Cuaca panas pada bulan Mei tahun ini memang luar biasa menyiksa. Tidak mengherankan, berita tentang bencana kebakaran di kota ini dapat diakses secara sporadis namun rutin. Mungkin, dalam waktu dua hari sekali, masyarakat, terutama yang akrab dengan medsos dapat mengakses adanya berita kebakaran. Mungkin kebakaran rumah, ruko, bahkan pabrik. 

“Jangan mati dulu, ya ….”

Teriakan yang tak begitu lantang terdengar ketika Aku memasuki pintu kampus fakultasku jalur sepeda motor. Dari sebuah mobil yang berselisih arah dengan arah yang kutempuh. Mobil itu lambat-lambat saja, tidak berhenti. Aku berhenti sebentar karena dari kaca spion motor Aku menyimpulkan dapat berhenti sebentar. Ya, jalan depan kampus fakultasku memang tidak terlalu lebar. Tambahan, situasi lalu-lintas cukup ramai plus area jalan lebih sempit lagi karena di tepi jalan depan kampus berjajar beberapa gerobak jajanan. 
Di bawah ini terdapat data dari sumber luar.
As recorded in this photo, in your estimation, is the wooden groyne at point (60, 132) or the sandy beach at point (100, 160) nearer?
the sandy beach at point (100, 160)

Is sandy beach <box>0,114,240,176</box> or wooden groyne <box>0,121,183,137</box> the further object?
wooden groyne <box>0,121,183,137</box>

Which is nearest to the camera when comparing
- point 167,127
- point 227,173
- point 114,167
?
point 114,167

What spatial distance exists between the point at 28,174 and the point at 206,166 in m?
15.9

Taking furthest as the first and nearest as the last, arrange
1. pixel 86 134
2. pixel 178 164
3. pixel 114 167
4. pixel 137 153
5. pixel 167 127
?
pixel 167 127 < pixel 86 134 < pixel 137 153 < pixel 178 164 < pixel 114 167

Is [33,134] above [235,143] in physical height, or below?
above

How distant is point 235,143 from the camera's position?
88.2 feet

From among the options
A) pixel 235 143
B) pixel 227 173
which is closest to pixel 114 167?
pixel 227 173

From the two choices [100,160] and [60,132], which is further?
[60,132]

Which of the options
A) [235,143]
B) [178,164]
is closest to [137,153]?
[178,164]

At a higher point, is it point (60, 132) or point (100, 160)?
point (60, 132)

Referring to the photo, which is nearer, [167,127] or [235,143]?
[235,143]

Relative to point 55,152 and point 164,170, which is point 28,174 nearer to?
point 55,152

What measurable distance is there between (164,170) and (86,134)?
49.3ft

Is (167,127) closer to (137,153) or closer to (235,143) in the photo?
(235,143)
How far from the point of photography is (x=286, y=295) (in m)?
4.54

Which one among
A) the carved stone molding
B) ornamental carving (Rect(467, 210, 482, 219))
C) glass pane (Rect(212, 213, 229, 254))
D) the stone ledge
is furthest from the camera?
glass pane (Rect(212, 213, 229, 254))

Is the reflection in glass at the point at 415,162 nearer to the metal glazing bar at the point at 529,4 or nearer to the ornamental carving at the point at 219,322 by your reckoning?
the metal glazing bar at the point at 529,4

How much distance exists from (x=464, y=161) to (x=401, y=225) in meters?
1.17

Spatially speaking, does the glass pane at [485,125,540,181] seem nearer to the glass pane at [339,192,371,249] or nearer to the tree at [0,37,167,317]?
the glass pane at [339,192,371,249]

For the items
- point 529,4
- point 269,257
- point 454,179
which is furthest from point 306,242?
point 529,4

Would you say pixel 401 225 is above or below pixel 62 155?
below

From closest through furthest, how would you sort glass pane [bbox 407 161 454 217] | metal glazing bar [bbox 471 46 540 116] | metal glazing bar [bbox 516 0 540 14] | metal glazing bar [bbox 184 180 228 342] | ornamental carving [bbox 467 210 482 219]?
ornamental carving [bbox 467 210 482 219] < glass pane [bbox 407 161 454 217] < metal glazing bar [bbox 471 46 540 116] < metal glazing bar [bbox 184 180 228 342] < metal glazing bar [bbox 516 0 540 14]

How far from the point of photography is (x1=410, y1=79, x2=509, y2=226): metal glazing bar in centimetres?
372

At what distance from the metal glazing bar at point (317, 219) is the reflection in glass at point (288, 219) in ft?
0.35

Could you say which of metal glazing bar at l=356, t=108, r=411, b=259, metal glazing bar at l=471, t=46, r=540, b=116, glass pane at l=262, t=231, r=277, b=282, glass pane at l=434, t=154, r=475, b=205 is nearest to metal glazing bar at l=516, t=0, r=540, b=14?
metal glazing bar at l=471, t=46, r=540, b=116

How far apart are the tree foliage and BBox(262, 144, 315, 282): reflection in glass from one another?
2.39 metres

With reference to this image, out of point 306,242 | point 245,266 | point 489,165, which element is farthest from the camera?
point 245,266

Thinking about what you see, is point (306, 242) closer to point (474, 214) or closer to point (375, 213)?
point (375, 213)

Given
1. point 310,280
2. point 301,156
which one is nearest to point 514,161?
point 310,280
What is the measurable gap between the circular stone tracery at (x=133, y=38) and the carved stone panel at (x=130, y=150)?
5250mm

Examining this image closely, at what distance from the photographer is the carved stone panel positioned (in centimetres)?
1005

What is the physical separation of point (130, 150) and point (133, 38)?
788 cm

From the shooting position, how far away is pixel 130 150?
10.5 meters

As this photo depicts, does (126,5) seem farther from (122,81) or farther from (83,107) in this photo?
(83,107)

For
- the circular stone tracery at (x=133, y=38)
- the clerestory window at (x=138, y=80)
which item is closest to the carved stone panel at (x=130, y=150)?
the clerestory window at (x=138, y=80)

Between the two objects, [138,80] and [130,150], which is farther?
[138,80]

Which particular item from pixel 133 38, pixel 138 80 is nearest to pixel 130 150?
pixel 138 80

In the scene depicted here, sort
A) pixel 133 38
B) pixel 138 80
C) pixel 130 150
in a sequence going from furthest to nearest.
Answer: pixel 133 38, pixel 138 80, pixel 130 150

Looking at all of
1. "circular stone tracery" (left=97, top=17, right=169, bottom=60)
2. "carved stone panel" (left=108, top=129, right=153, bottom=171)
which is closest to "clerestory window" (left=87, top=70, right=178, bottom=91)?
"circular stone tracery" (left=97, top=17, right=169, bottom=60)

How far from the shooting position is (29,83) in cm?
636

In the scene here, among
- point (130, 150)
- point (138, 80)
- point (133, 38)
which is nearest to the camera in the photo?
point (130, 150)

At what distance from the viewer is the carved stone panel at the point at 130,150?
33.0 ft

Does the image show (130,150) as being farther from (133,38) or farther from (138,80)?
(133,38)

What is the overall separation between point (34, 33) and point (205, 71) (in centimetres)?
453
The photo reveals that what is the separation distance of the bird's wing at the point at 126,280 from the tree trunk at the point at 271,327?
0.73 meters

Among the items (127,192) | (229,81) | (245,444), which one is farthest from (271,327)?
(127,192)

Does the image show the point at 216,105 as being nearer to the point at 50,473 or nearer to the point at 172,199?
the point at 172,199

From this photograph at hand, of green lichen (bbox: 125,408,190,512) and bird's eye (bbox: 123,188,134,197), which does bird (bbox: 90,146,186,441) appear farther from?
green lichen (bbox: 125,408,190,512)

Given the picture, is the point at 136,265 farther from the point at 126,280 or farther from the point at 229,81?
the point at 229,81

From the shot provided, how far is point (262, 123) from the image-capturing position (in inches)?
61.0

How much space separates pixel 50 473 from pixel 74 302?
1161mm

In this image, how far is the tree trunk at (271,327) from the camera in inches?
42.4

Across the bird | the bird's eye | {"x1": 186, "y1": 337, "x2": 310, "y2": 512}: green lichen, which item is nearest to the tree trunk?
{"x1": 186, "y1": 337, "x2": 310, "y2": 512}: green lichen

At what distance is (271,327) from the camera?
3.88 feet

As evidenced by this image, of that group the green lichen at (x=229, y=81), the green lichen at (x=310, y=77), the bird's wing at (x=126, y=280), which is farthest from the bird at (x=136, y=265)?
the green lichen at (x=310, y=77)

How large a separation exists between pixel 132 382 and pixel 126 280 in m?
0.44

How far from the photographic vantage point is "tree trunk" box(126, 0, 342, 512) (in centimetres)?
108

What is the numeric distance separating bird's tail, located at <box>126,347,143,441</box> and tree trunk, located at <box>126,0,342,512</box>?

Sambil mengangkat tangan kanan, Aku balas teriakan itu, “Jangaaaan …”.

Terdengar gelak tawa oknum yang berteriak tadi. Namun situasi jalan tidak memungkinkan untuk berhenti atau berlama-lama. Mobil itu terus melaju lambat dan Aku pun memarkir sepeda motor di area yang disediakan pihak kampus.

Hanya satu orang, selain Aku, yang akrab dengan salam, yel-yel, atau entah apa namanya, “Jangan mati dulu, Ya …”. Pasti Pak Datuk. Teriakan itu otomatis kami gunakan ketika bertemu atau menjelang berpisah. Jadi, semacam salam.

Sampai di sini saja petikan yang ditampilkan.